■ WORK INSTRUCTION ■
Transcribe every record verbatim; no pictures.

■ EXERCISE MATERIAL ■
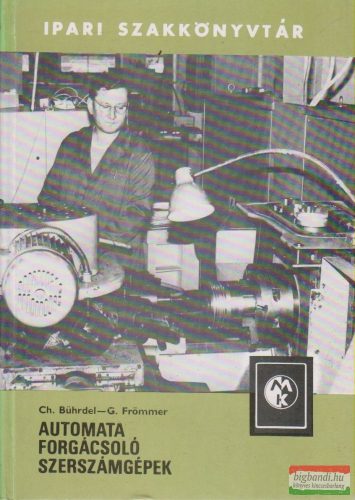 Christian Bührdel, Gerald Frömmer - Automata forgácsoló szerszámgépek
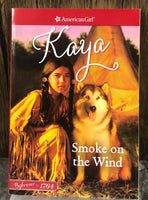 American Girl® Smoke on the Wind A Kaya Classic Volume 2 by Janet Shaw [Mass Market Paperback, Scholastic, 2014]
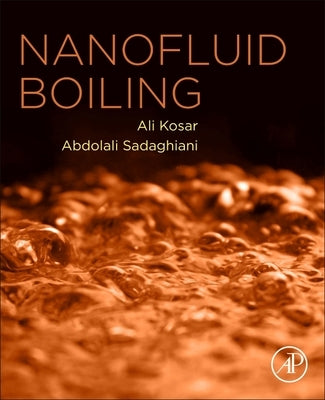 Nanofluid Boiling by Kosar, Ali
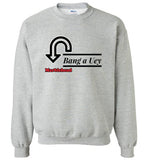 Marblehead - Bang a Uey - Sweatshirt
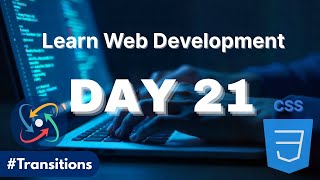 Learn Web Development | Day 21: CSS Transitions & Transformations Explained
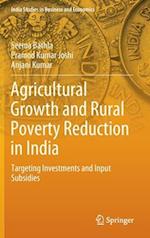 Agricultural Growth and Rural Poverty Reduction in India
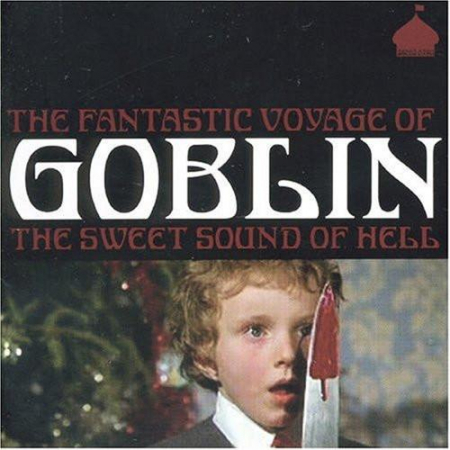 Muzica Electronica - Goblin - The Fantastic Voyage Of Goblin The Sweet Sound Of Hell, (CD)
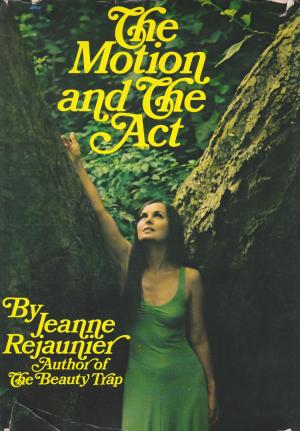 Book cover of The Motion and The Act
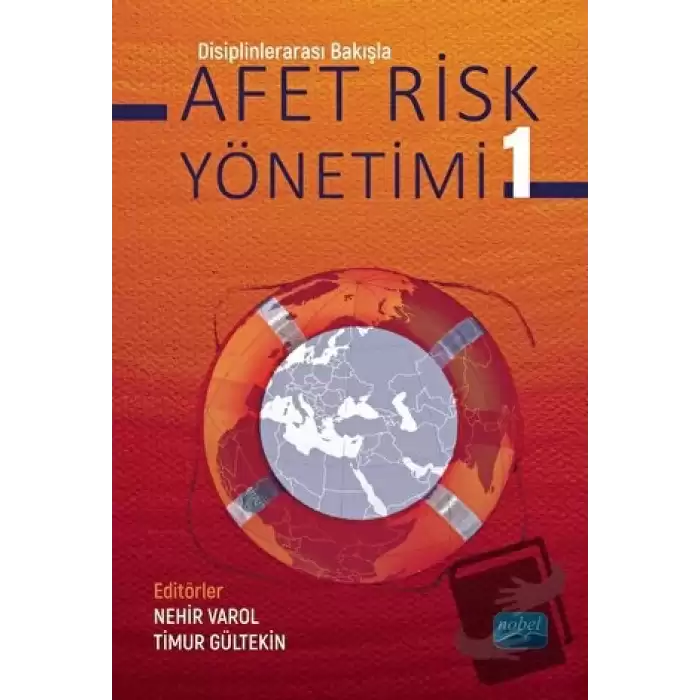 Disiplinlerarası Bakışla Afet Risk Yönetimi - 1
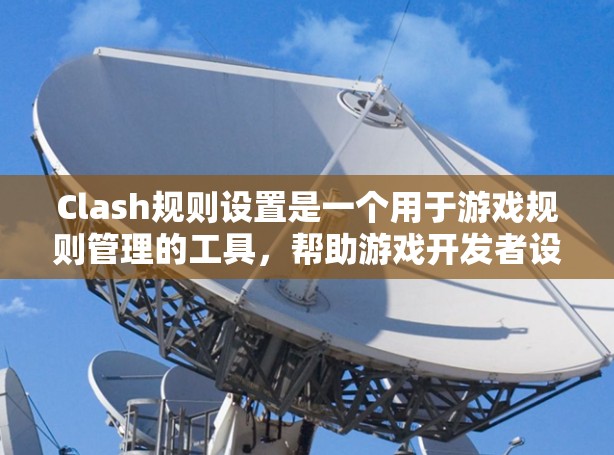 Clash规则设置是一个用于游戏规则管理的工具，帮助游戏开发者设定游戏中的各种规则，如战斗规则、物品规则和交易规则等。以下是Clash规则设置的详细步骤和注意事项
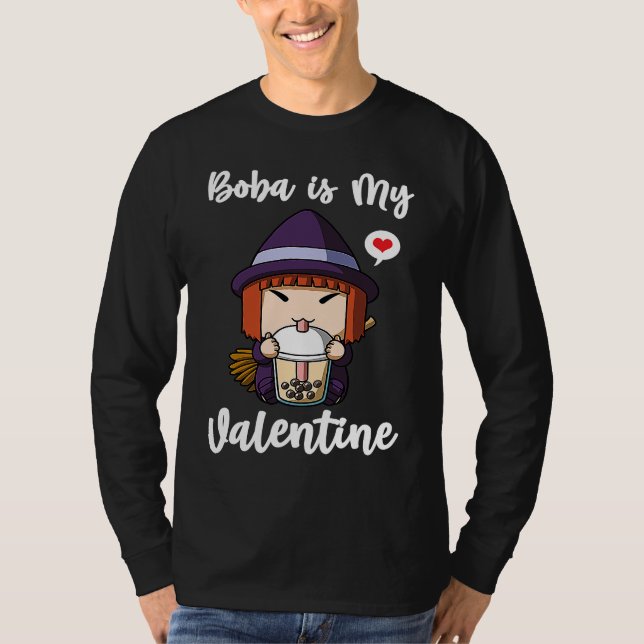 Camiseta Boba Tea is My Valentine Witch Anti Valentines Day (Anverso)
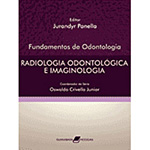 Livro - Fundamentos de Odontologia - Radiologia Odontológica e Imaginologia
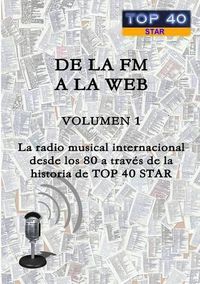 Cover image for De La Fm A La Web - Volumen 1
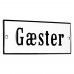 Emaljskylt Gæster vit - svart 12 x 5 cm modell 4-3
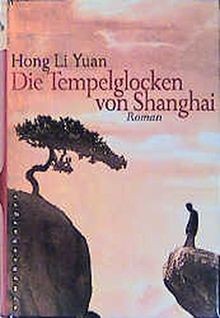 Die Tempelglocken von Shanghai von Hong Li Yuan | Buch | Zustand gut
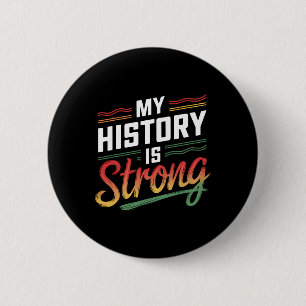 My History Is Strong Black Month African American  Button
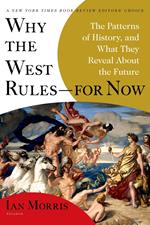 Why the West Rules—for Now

■ TASK RESPONSE ■
 Christian Bührdel, Gerald Frömmer - Automata forgácsoló szerszámgépek
 American Girl® Smoke on the Wind A Kaya Classic Volume 2 by Janet Shaw [Mass Market Paperback, Scholastic, 2014]
 Nanofluid Boiling by Kosar, Ali
 Marblehead - Bang a Uey - Sweatshirt
 Learn Web Development | Day 21: CSS Transitions & Transformations Explained
 Agricultural Growth and Rural Poverty Reduction in India
 Muzica Electronica - Goblin - The Fantastic Voyage Of Goblin The Sweet Sound Of Hell, (CD)
 Book cover of The Motion and The Act
 Disiplinlerarası Bakışla Afet Risk Yönetimi - 1
 Clash规则设置是一个用于游戏规则管理的工具，帮助游戏开发者设定游戏中的各种规则，如战斗规则、物品规则和交易规则等。以下是Clash规则设置的详细步骤和注意事项
 Camiseta Boba Tea is My Valentine Witch Anti Valentines Day (Anverso)
 Livro - Fundamentos de Odontologia - Radiologia Odontológica e Imaginologia
 Cover image for De La Fm A La Web - Volumen 1
 Emaljskylt Gæster vit - svart 12 x 5 cm modell 4-3
 Die Tempelglocken von Shanghai von Hong Li Yuan | Buch | Zustand gut
 My History Is Strong Black Month African American  Button
 Why the West Rules—for Now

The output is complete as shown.